Glass’s approach to word setting and language has also been unconventional. For example, the use of Sanskrit (an ancient and classical language of India) in Satyagraha, as well as the texts sung in their original languages in Akhnaten. Or in Einstein on the Beach, setting single words over such long paragraphs of music that the literal meaning is hard to discern.

His music has influenced contemporary popular music, and as such, Philip Glass has created a mass following and brought new audiences to contemporary opera.

Philip Glass’s music in action

Philip Glass’s most famous operas

  • Einstein on the Beach (1976)
  • The Making of the Representative for Planet 8 (1988)
  • The Perfect American (2011)
  • The Trial (2014)

Philip Glass remains a prominent figure in the ENO‘s repertoire to this day – learn more about Glass’s extraordinary work on our Discover Opera page.

Philip Glass FAQs

Yes, Philip Glass continues to perform around the world to this day.

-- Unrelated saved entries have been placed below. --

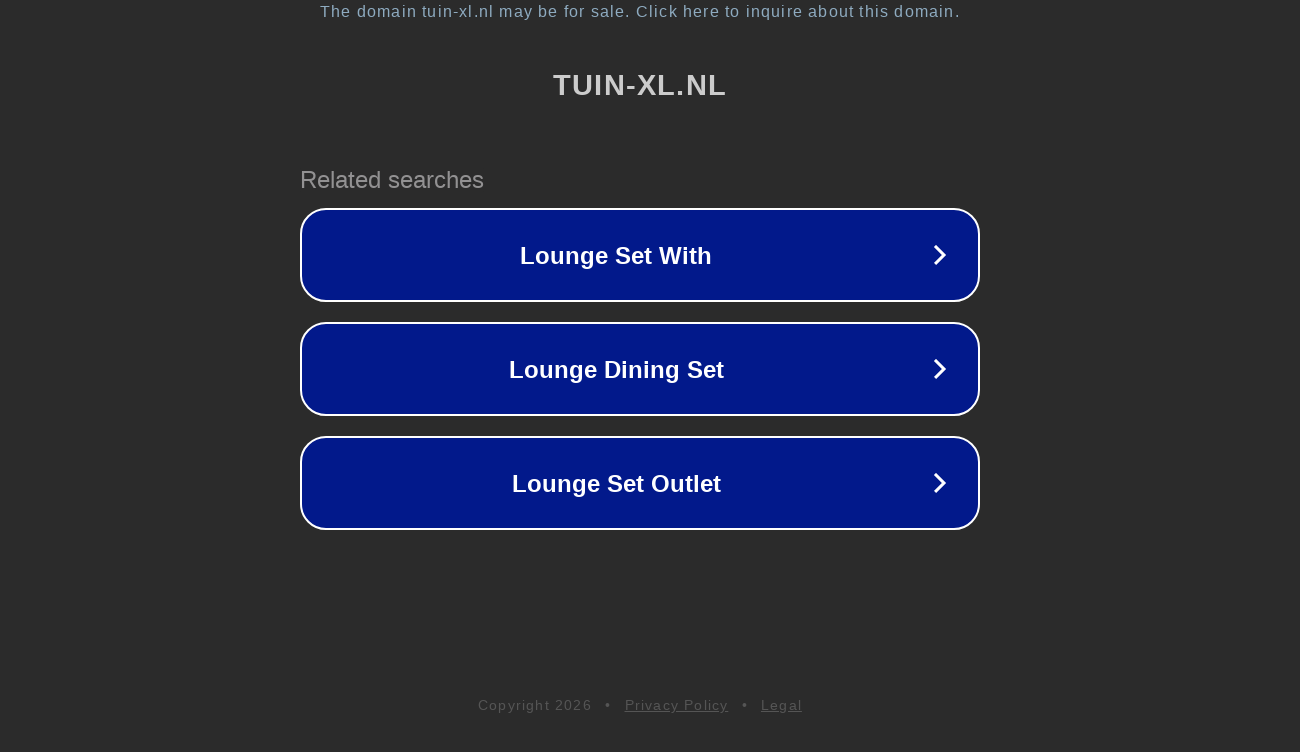

--- FILE ---
content_type: text/html; charset=utf-8
request_url: https://www.tuin-xl.nl/p/forno-cooking-bfc15-baking-tray-654321-accessoires/
body_size: 1114
content:
<!doctype html>
<html data-adblockkey="MFwwDQYJKoZIhvcNAQEBBQADSwAwSAJBANDrp2lz7AOmADaN8tA50LsWcjLFyQFcb/P2Txc58oYOeILb3vBw7J6f4pamkAQVSQuqYsKx3YzdUHCvbVZvFUsCAwEAAQ==_RHGVXTKruMz/1Wfs+vBkeWPcn0hyTXO4TjvQLe+pVOFoAsCaHFNQltyTpAeBnn1q5XQdfu1q2VHqrKkDQOMGog==" lang="en" style="background: #2B2B2B;">
<head>
    <meta charset="utf-8">
    <meta name="viewport" content="width=device-width, initial-scale=1">
    <link rel="icon" href="[data-uri]">
    <link rel="preconnect" href="https://www.google.com" crossorigin>
</head>
<body>
<div id="target" style="opacity: 0"></div>
<script>window.park = "[base64]";</script>
<script src="/beWkFJGXJ.js"></script>
</body>
</html>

Glass’s Metamorphosis is widely considered to be his most popular album, with songs featuring in the TV show Battlestar Galactica and his soundtrack for The Hours.

Philip Glass is 86 years old, born on 31 January 1937.

Philip Glass is best known for his minimalist compositions and award-winning movie soundtracks for The Hours, Notes on a Scandal and The Truman Show.

Philip Glass was born in Baltimore, Maryland (USA). He spent his childhood living in Baltimore before attending the University of Chicago at 15.

Philip Glass is an American composer and pianist. He is one of the most influential composers of the 21st Century.